** Bagian Dokumen **
****

Ada sebuah kisah mengerikan yang menimpa dua sahabat terbaikku, di tempat dan waktu yang berbeda.
Sebut saja mereka Arya dan Sansa. Dua-duanya perempuan dan bukan kakak beradik. Tahun 2011, Arya kehilangan laptop barunya. Kala itu ia sedang mengerjakan sesuatu dengan laptopnya di kamar kos. Karena ingin kencing, ia meninggalkan laptopnya begitu saja di kamar. Kamar kos Arya ada di dalam sebuah rumah, namun ada satu jendela yang merupakan jalur udara dari kamar menuju keluar. Tidak sampai lima menit Arya ke kamar mandi, laptopnya sudah hilang. Kalau bukan dicuri orang, tak mungkin ia lupa menaruhnya dimana.
Laptop itu baru berusia beberapa hari, namun mungkin bukan rezekinya Arya untuk memilikinya, maka Arya berusaha ikhlas melepas. Tak ada yang dituduh, tak ada yang dicurigai. Arya melanjutkan hidupnya dengan perasaan yang masih sedih dan kalut. Sore itu ia mengunjungi spot dimana ayahnya meregang nyawa dalam sebuah kecelakaan minibus beberapa tahun silam. Ia menyendiri di tempat itu sembari merenung. Arya kangen ayahnya.

****

[Entri dari sebuah kumpulan data]
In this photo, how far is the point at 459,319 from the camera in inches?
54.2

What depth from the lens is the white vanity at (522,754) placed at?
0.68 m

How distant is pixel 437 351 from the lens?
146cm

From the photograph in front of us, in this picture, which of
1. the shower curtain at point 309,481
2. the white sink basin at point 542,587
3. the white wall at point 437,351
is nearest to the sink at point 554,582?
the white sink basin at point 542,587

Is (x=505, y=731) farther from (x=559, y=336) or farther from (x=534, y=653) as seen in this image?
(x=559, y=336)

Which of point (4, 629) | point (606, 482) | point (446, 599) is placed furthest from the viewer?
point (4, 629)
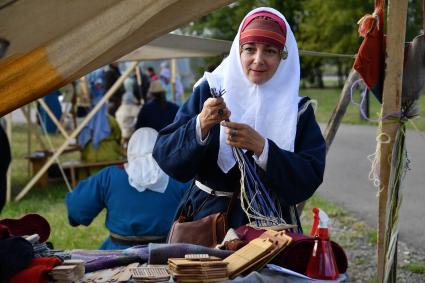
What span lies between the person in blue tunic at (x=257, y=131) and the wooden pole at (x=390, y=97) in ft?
1.18

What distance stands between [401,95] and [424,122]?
10.6m

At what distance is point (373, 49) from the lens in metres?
2.98

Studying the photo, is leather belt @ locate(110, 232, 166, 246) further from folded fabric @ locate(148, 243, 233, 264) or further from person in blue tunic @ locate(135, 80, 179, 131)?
person in blue tunic @ locate(135, 80, 179, 131)

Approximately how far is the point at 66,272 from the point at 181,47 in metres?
→ 4.00

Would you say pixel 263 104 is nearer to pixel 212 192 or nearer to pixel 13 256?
pixel 212 192

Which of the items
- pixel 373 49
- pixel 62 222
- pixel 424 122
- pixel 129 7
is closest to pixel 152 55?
pixel 62 222

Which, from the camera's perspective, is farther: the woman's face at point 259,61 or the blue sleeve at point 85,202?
the blue sleeve at point 85,202

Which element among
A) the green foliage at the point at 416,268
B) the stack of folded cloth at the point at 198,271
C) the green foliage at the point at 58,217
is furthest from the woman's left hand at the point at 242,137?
the green foliage at the point at 58,217

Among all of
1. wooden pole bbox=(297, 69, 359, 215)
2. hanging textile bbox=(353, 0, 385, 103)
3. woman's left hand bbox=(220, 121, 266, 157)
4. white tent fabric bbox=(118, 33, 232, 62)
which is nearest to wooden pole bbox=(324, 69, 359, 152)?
wooden pole bbox=(297, 69, 359, 215)

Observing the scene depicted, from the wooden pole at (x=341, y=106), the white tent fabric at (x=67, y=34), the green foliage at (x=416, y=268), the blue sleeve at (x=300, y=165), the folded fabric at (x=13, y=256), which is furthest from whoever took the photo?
the green foliage at (x=416, y=268)

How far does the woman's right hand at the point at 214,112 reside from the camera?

****

** Tugas Anda **
Lanjutkan cerita tentang hilangnya laptop Arya, dimulai setelah kalimat terakhir yang tercantum.

** Jawaban Akhir **
Rupanya dari tempat yang tidak terlalu jauh, ada seorang lelaki berusia matang mendekatinya, mengajak bicara lalu entah kenapa mereka bisa akrab. Arya menceritakan alasannya berada di pinggir jalan raya antarkota yang ramai itu. Ia pun bercerita tentang laptopnya yang hilang dalam sekejap. Bapak tersebut pun membuka suara. Beliau ingat anaknya. Anaknya mungkin seusia Arya jika masih hidup. Meninggal karena sakit beberapa tahun yang lalu, anak gadis yang Bapak tersebut sayangi masih saja menghantui beliau setiap hari. Mari kita sebut beliau Pak Nganu.
Singkat cerita, Pak Nganu merasa melihat sosok anaknya pada diri Arya, mereka pun bertukar nomor ponsel dan rajin bertegur sapa via jaringan. Pak Nganu sangat baik pada Arya, beliau bahkan menawarkan Arya laptop yang baru atau motor agar Arya bisa leluasa bepergian tanpa takut kehabisan bis. Arya menolak, memang Arya yang kukenal bukanlah perempuan matre yang suka barang gratisan.
Kedekatan Arya dan Pak Nganu sudah sekitar dua bulan. Kala itu Pak Nganu bertandang ke kos Arya dan berkata bahwa kos Arya ini “hawanya tidak enak”. Beliau menambahkan bahwa laptop Arya yang hilang pada waktu itu bisa jadi melibatkan sentuhan ghaib. Tanpa diminta, Pak Nganu datang lagi keesokan harinya, membawa beberapa butir telur yang sudah ia doakan atau apalah itu. Telurnya ditaruh di dalam kamar Arya, tempat laptopnya hilang. Kata Pak Nganu, telur itu tidak boleh disentuh atau dipindah tempat sampai waktu yang ditentukan. Entah tiga atau tujuh hari aku lupa.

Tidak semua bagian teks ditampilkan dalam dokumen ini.